Exercise -
Output the listing exactly, leaving nothing out.

__________

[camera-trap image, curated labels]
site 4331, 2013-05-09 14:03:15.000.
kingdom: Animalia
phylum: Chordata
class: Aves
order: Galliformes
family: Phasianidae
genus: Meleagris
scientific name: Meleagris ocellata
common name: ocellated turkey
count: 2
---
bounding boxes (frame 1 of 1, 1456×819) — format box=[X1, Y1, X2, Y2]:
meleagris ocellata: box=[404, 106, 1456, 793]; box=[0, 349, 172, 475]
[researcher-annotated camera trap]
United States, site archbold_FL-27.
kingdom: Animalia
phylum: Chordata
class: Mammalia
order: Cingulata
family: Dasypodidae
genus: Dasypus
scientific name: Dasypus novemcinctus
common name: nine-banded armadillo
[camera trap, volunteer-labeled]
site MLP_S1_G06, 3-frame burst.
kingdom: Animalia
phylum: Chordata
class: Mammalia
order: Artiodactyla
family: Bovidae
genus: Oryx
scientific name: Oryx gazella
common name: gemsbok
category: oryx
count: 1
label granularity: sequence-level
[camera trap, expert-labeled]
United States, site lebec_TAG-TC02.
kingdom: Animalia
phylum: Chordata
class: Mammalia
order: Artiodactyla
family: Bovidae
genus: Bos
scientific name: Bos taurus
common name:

__________

Output for this exercise -
[camera-trap image, curated labels]
site 4331, 2013-05-09 14:03:15.000.
kingdom: Animalia
phylum: Chordata
class: Aves
order: Galliformes
family: Phasianidae
genus: Meleagris
scientific name: Meleagris ocellata
common name: ocellated turkey
count: 2
---
bounding boxes (frame 1 of 1, 1456×819) — format box=[X1, Y1, X2, Y2]:
meleagris ocellata: box=[404, 106, 1456, 793]; box=[0, 349, 172, 475]
[researcher-annotated camera trap]
United States, site archbold_FL-27.
kingdom: Animalia
phylum: Chordata
class: Mammalia
order: Cingulata
family: Dasypodidae
genus: Dasypus
scientific name: Dasypus novemcinctus
common name: nine-banded armadillo
[camera trap, volunteer-labeled]
site MLP_S1_G06, 3-frame burst.
kingdom: Animalia
phylum: Chordata
class: Mammalia
order: Artiodactyla
family: Bovidae
genus: Oryx
scientific name: Oryx gazella
common name: gemsbok
category: oryx
count: 1
label granularity: sequence-level
[camera trap, expert-labeled]
United States, site lebec_TAG-TC02.
kingdom: Animalia
phylum: Chordata
class: Mammalia
order: Artiodactyla
family: Bovidae
genus: Bos
scientific name: Bos taurus
common name:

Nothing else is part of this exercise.